== AVAILABLE RECORDS ==
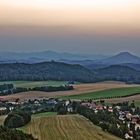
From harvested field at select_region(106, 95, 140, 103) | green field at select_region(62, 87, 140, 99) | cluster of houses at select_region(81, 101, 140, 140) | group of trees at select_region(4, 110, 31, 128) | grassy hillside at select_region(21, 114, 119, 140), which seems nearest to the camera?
grassy hillside at select_region(21, 114, 119, 140)

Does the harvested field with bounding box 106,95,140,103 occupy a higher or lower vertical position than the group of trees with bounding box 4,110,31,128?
higher

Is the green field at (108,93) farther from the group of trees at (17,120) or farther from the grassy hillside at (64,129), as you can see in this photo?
→ the group of trees at (17,120)

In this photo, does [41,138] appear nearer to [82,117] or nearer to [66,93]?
[82,117]

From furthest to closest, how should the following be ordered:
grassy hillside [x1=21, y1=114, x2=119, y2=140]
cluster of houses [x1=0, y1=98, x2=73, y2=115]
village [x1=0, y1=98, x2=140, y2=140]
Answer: cluster of houses [x1=0, y1=98, x2=73, y2=115] → village [x1=0, y1=98, x2=140, y2=140] → grassy hillside [x1=21, y1=114, x2=119, y2=140]

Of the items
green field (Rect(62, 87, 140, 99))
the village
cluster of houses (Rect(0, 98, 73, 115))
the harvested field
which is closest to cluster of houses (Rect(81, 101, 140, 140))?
the village

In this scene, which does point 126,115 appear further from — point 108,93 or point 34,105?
point 108,93

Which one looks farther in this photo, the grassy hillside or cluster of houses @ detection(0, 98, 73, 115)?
cluster of houses @ detection(0, 98, 73, 115)

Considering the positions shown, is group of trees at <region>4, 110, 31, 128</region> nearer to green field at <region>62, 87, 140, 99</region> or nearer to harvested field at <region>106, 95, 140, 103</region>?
harvested field at <region>106, 95, 140, 103</region>

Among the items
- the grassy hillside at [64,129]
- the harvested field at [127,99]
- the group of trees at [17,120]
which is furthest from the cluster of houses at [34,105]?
the group of trees at [17,120]
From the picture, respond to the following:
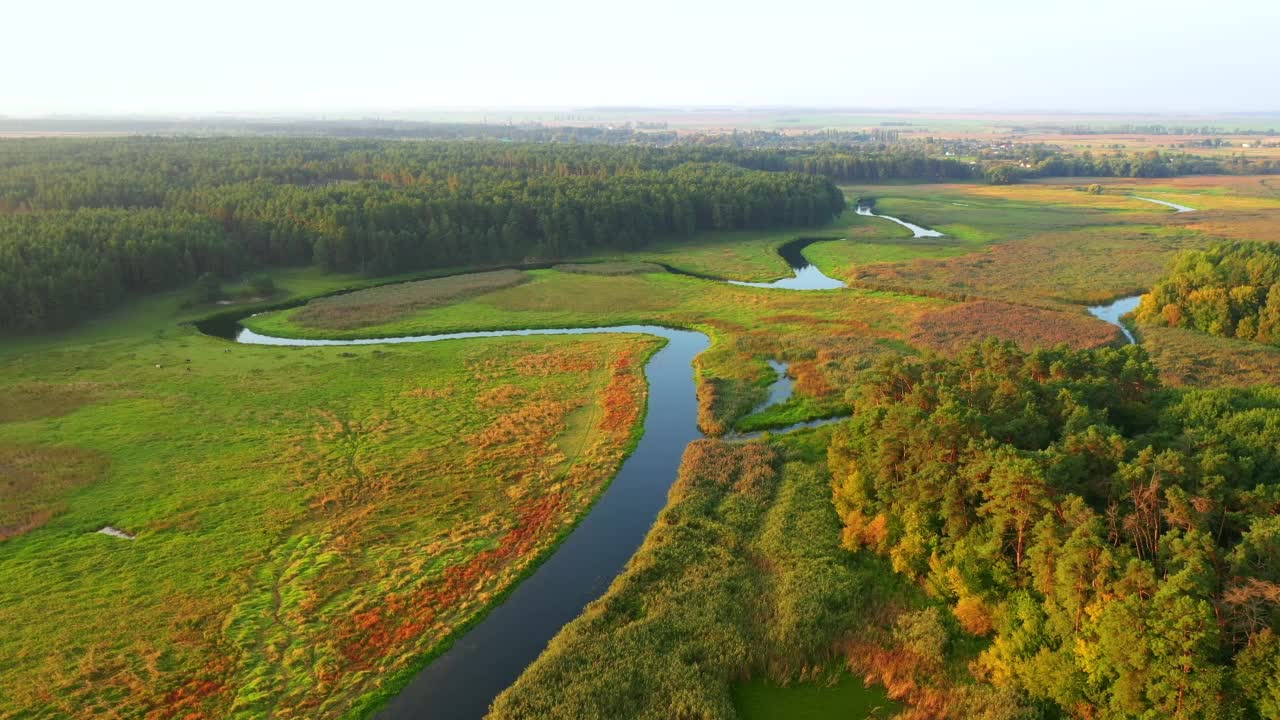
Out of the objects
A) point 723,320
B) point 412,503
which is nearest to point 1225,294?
point 723,320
===
[STATED EXERCISE] Write out all of the records above word for word, leaving out the pictures.

[RESPONSE TO THE TASK]
From harvested field at select_region(106, 95, 140, 103) | green field at select_region(62, 87, 140, 99) | cluster of houses at select_region(81, 101, 140, 140) | group of trees at select_region(4, 110, 31, 128) | grassy hillside at select_region(21, 114, 119, 140), which seems nearest to the camera?
grassy hillside at select_region(21, 114, 119, 140)

Does the harvested field with bounding box 106,95,140,103 occupy a higher or lower vertical position than the group of trees with bounding box 4,110,31,128?
higher

Is the green field at (108,93) farther from the group of trees at (17,120) or farther from the grassy hillside at (64,129), as you can see in this photo?
→ the group of trees at (17,120)

In this photo, does [41,138] appear nearer to [82,117] or nearer to [66,93]?
[82,117]

From furthest to closest, how should the following be ordered:
grassy hillside [x1=21, y1=114, x2=119, y2=140]
cluster of houses [x1=0, y1=98, x2=73, y2=115]
village [x1=0, y1=98, x2=140, y2=140]
Answer: cluster of houses [x1=0, y1=98, x2=73, y2=115] → village [x1=0, y1=98, x2=140, y2=140] → grassy hillside [x1=21, y1=114, x2=119, y2=140]

Of the items
green field (Rect(62, 87, 140, 99))
the village
cluster of houses (Rect(0, 98, 73, 115))
the harvested field
which is closest to cluster of houses (Rect(81, 101, 140, 140))?
the village

In this scene, which does point 126,115 appear further from — point 108,93 or point 34,105?
point 108,93

Which one looks farther in this photo, the grassy hillside or cluster of houses @ detection(0, 98, 73, 115)?
cluster of houses @ detection(0, 98, 73, 115)

Considering the positions shown, is group of trees at <region>4, 110, 31, 128</region> nearer to green field at <region>62, 87, 140, 99</region> or nearer to harvested field at <region>106, 95, 140, 103</region>?
harvested field at <region>106, 95, 140, 103</region>

Among the items
- the grassy hillside at [64,129]
- the harvested field at [127,99]
- the group of trees at [17,120]
which is furthest from the cluster of houses at [34,105]?
the group of trees at [17,120]
From the picture, respond to the following:
Out of the objects
A) point 723,320
B) point 412,503
which is nearest to point 1225,294?
point 723,320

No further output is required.